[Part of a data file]
»»

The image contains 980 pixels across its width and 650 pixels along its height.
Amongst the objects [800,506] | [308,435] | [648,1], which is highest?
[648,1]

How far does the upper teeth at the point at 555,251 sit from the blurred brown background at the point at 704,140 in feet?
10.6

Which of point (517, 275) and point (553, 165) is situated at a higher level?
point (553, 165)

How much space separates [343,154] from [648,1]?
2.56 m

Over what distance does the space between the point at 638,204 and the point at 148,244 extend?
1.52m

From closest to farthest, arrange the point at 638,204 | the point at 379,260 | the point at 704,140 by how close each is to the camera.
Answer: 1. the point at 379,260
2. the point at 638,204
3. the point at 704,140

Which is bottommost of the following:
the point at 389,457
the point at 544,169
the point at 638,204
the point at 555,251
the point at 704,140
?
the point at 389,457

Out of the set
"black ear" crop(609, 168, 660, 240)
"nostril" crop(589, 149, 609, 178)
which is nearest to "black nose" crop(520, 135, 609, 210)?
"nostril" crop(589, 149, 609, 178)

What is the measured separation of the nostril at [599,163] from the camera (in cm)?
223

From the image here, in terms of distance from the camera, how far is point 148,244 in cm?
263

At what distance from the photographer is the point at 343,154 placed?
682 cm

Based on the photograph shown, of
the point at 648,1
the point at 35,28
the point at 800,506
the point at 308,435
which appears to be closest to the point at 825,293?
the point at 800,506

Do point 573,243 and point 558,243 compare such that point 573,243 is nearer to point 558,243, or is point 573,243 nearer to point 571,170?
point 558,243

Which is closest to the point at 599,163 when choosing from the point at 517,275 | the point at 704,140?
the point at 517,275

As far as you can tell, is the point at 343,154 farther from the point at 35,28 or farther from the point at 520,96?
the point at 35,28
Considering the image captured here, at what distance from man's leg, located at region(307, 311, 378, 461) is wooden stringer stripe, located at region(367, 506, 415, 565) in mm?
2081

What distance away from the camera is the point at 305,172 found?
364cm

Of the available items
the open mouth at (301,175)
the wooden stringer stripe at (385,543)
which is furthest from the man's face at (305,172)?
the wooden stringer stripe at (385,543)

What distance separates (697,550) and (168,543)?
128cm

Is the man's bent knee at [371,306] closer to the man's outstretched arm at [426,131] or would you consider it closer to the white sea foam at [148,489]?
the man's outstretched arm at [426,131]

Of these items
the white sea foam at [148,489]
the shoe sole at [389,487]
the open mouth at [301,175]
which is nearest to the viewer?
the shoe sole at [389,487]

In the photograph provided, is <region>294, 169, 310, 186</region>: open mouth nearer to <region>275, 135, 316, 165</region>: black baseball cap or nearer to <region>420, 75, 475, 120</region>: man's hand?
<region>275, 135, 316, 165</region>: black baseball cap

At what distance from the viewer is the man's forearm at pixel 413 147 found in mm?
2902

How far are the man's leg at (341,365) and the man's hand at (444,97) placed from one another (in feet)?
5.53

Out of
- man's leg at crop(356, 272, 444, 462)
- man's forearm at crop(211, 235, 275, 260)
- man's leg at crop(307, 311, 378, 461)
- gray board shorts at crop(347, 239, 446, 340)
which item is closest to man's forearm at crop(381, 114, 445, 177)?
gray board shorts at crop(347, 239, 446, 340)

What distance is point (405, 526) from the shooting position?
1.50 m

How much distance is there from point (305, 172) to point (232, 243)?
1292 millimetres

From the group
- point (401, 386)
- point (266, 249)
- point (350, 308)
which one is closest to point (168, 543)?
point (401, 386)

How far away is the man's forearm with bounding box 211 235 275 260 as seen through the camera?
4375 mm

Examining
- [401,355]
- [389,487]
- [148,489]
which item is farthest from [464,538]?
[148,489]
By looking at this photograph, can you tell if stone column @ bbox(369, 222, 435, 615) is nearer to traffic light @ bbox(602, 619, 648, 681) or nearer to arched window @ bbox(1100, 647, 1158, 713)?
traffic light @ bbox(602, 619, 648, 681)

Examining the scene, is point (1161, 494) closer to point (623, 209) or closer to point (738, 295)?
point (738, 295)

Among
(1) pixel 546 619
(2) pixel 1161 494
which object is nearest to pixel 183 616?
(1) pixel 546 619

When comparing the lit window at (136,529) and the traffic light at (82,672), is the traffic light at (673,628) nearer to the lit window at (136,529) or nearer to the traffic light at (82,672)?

««

Work to be completed =
Print exactly the lines above, starting at the line that contains "In the photograph" and ending with the last line of the records, both included.

Expected output =
In the photograph provided, is <region>294, 169, 310, 186</region>: open mouth nearer to <region>275, 135, 316, 165</region>: black baseball cap or nearer to <region>420, 75, 475, 120</region>: man's hand?
<region>275, 135, 316, 165</region>: black baseball cap

At what distance from the viewer is the man's forearm at pixel 413 147 found in mm?
2902

How far are the man's leg at (341,365) and the man's hand at (444,97) placed from one another (in feet)?
5.53

Out of
- man's leg at crop(356, 272, 444, 462)
- man's forearm at crop(211, 235, 275, 260)
- man's leg at crop(307, 311, 378, 461)
- gray board shorts at crop(347, 239, 446, 340)
which item is closest to man's forearm at crop(381, 114, 445, 177)?
gray board shorts at crop(347, 239, 446, 340)

What distance is point (405, 526) from the shooting position?
1.50 m

How much distance is there from point (305, 172) to point (232, 243)?
1292 millimetres

From the group
- point (401, 386)
- point (266, 249)
- point (350, 308)
which one is closest to point (168, 543)?
point (401, 386)

How far away is the man's forearm with bounding box 211 235 275 260 as seen through the camera?
4375 mm

Examining
- [401,355]
- [389,487]
- [148,489]
which item is farthest from [464,538]?
[148,489]
By looking at this photograph, can you tell if stone column @ bbox(369, 222, 435, 615) is nearer to traffic light @ bbox(602, 619, 648, 681) or nearer to arched window @ bbox(1100, 647, 1158, 713)?
traffic light @ bbox(602, 619, 648, 681)

Examining the scene, is point (1161, 494) closer to point (623, 209) or closer to point (738, 295)?
point (738, 295)

Among
(1) pixel 546 619
(2) pixel 1161 494
which object is nearest to pixel 183 616?
(1) pixel 546 619

When comparing the lit window at (136,529) and the traffic light at (82,672), is the traffic light at (673,628) nearer to the lit window at (136,529) or nearer to the traffic light at (82,672)?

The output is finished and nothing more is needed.